John Dryden entendeu que era incrível que, depois de tanta desgraça e sofrimento, o povo e o país ainda seguissem em frente

O poeta inglês John Dryden intitulou de “Annus mirabilis” um longo poema sobre 1666. Os supersticiosos temiam que, por conter o número da besta (o 666), aquele seria um período negro. Foi mesmo, pelo menos na Inglaterra, que enfrentou uma epidemia de peste bubônica (um quinto dos londrinos morreu) e o Grande Incêndio, que quase acabou com a cidade de Londres (70 mil imóveis destruídos). Onde, então, a maravilha, o milagre?

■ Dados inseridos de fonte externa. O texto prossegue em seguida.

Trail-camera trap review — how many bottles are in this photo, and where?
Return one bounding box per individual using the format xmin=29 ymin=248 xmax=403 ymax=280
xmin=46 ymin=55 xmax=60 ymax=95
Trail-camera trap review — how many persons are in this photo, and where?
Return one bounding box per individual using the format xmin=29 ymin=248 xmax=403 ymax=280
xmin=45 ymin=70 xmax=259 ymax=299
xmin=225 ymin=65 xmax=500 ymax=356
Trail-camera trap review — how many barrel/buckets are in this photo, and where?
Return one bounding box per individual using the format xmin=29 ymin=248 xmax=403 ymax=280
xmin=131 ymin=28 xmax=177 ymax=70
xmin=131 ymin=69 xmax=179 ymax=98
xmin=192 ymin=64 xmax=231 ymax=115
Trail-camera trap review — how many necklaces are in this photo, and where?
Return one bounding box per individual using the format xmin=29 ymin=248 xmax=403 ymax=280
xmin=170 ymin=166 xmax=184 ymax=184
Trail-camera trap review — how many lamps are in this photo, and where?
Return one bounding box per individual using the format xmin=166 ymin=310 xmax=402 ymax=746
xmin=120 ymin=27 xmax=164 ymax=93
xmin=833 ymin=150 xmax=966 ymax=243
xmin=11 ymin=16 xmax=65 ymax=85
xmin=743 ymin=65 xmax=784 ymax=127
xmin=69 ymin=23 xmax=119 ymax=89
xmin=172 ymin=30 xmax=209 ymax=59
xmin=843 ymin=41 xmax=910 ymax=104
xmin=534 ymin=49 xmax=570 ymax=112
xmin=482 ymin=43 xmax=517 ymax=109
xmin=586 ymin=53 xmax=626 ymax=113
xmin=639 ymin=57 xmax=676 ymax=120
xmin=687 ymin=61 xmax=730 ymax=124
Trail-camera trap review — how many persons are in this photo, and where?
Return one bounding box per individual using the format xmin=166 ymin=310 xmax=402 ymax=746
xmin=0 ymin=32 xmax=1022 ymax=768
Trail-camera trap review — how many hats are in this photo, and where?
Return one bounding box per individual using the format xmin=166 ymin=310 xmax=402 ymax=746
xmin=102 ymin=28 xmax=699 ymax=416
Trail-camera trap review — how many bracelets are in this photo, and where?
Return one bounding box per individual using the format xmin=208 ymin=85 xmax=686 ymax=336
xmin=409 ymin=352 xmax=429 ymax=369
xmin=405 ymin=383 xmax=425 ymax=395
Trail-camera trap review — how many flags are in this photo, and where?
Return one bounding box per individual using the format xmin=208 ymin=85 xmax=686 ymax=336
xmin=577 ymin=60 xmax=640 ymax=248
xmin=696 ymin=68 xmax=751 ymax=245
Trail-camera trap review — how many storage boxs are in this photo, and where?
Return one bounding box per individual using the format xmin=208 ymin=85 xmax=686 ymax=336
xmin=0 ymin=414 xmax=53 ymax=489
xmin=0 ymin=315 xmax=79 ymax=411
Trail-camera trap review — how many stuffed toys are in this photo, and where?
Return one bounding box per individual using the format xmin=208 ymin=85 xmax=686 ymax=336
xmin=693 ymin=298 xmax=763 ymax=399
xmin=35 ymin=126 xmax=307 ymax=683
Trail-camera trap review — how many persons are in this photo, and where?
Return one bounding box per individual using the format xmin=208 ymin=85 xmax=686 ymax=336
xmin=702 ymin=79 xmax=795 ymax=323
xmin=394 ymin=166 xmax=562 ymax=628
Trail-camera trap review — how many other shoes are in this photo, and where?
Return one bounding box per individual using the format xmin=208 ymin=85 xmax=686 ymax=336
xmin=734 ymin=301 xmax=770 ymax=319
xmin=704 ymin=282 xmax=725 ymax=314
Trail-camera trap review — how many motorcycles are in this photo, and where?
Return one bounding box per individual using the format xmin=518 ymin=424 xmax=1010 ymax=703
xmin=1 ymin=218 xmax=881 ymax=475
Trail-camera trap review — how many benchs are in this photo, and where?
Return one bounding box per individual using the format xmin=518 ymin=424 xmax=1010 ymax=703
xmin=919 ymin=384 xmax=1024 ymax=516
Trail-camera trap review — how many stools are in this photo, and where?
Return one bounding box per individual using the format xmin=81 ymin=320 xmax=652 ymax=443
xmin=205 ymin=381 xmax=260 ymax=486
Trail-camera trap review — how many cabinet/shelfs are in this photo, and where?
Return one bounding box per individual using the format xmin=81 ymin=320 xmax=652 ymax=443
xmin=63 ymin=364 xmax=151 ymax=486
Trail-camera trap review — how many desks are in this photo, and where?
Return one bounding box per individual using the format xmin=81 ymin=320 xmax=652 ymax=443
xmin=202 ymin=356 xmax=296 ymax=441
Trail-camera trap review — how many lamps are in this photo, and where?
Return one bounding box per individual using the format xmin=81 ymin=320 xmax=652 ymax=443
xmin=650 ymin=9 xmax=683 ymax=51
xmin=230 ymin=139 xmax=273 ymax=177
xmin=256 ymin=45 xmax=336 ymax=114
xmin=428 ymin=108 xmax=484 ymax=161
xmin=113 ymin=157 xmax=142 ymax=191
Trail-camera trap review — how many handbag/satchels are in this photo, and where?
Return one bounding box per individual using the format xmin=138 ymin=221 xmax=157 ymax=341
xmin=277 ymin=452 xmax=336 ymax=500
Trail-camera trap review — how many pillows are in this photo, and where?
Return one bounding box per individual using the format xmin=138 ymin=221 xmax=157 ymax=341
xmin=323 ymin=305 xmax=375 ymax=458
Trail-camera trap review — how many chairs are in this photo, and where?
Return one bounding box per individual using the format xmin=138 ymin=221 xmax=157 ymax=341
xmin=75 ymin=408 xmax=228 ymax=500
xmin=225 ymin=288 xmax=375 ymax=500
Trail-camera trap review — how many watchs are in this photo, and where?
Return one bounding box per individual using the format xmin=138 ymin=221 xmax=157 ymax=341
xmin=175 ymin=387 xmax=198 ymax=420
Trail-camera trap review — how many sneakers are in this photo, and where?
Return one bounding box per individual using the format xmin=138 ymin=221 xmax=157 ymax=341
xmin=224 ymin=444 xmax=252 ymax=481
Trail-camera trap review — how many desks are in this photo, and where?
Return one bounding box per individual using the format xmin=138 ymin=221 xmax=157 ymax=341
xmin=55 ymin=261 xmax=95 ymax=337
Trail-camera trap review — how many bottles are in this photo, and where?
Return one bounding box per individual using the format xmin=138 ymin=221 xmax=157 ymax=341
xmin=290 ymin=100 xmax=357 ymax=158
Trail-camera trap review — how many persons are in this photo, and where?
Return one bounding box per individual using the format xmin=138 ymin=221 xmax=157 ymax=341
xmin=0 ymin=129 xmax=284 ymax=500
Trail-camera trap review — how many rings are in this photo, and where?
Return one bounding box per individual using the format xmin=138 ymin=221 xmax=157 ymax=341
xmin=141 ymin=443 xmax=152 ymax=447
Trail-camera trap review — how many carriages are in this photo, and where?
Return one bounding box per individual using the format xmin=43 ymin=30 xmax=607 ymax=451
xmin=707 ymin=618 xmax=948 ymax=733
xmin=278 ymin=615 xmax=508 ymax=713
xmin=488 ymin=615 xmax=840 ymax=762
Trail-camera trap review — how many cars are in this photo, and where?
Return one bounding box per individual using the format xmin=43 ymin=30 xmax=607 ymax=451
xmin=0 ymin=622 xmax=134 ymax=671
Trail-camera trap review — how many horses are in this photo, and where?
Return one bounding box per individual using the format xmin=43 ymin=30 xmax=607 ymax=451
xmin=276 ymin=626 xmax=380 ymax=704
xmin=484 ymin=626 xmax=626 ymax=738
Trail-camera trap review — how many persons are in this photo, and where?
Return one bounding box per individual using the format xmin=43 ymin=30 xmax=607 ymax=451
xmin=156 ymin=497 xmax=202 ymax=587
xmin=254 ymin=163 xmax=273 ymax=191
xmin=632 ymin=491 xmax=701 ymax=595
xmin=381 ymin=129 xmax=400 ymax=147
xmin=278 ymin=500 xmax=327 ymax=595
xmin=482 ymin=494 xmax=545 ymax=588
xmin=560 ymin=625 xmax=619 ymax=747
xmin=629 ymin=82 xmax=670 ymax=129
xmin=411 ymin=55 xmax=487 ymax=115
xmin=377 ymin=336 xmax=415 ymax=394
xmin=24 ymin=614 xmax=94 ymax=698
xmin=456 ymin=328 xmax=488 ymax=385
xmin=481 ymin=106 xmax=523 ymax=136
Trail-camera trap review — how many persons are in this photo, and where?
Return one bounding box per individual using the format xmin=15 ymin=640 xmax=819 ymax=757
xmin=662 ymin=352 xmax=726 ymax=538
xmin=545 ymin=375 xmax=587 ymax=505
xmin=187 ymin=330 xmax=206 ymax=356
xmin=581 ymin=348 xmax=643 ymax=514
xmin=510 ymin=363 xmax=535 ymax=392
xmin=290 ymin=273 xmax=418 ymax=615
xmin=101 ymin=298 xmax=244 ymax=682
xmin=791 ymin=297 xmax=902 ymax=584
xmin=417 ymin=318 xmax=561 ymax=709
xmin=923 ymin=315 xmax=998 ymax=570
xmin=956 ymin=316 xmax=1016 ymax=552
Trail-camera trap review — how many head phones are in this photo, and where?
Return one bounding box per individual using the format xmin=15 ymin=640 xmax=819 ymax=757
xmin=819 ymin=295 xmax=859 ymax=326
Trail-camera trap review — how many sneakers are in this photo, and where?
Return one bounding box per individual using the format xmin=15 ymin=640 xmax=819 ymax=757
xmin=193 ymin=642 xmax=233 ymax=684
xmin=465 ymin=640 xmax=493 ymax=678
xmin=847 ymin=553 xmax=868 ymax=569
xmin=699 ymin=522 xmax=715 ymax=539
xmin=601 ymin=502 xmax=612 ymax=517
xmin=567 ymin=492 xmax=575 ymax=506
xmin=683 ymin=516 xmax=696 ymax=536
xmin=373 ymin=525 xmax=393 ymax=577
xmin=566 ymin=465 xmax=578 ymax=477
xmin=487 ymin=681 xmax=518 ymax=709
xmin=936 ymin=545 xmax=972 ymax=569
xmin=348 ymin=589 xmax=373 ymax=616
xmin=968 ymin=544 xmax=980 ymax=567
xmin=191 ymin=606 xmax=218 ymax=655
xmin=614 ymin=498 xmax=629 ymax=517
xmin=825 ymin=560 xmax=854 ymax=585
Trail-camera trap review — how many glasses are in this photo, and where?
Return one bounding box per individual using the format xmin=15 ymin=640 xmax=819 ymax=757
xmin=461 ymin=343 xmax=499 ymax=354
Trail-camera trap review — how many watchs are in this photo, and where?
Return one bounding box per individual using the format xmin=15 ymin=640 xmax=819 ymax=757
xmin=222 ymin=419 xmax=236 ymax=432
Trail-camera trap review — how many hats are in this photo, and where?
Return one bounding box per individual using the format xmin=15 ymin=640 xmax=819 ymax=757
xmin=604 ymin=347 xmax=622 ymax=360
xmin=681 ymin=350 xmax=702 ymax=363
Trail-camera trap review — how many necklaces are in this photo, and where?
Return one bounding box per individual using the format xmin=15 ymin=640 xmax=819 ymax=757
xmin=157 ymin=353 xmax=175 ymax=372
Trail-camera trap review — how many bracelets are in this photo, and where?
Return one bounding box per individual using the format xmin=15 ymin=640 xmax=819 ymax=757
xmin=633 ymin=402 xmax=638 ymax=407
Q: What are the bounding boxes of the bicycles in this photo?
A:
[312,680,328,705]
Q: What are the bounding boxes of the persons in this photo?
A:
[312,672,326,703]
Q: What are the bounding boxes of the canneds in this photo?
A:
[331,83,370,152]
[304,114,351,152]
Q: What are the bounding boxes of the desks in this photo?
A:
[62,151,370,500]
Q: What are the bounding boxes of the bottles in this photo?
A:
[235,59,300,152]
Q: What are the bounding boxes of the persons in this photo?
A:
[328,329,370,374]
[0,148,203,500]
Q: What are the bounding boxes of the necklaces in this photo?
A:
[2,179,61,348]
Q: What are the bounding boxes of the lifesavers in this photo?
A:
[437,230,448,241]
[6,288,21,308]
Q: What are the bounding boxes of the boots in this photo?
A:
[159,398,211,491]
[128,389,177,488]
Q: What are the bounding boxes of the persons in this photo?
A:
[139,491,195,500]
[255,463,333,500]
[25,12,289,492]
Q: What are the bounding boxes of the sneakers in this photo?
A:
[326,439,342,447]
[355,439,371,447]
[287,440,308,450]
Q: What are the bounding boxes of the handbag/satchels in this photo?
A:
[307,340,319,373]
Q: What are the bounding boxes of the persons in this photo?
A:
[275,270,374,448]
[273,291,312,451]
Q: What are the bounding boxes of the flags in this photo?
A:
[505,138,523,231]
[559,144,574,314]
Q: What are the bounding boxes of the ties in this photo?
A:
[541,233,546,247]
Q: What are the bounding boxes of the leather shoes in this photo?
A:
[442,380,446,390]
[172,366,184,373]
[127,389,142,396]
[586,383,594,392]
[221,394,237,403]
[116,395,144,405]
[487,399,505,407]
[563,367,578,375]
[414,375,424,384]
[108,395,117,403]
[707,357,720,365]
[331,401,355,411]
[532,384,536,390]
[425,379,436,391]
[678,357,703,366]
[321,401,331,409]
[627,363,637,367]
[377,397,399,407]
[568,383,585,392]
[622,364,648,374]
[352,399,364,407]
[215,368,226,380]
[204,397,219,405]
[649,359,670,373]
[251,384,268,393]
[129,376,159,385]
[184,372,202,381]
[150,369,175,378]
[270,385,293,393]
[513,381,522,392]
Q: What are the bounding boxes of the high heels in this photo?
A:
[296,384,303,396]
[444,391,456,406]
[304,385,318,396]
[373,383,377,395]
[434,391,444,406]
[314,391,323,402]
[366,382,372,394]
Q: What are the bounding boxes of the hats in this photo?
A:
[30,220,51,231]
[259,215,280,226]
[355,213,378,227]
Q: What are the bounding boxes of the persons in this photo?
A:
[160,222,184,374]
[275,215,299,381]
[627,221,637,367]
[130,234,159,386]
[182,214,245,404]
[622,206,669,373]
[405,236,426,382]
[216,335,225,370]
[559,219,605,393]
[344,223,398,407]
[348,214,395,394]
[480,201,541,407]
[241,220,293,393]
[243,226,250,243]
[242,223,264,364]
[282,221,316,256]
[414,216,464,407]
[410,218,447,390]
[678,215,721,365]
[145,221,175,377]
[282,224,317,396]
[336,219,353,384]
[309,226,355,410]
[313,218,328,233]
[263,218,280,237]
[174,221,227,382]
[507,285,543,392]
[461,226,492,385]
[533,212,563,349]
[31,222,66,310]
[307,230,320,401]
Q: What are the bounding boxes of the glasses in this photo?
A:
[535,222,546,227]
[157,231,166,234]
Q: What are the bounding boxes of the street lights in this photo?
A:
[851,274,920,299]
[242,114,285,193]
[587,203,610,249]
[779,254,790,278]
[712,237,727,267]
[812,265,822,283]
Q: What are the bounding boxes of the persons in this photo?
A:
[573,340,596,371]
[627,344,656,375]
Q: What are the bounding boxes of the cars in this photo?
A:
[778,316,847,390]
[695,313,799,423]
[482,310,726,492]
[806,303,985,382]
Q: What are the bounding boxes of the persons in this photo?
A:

Dryden entendeu que era incrível que, depois de tanta desgraça e sofrimento, o povo e o país ainda seguissem em frente, se erguessem e começassem tudo de novo.

Seguindo o raciocínio do poeta, podemos dizer que todo ano terrível é também um ano milagroso porque resistimos e recomeçamos e reconstruímos o que precisa ser refeito (“Annus mirabilis” é o título de outro poema, este do nosso contemporâneo Philip Larkin, que chamou 1963 de “ano magnífico”, quando a vida sexual dos ingleses teria se tornado mais livre).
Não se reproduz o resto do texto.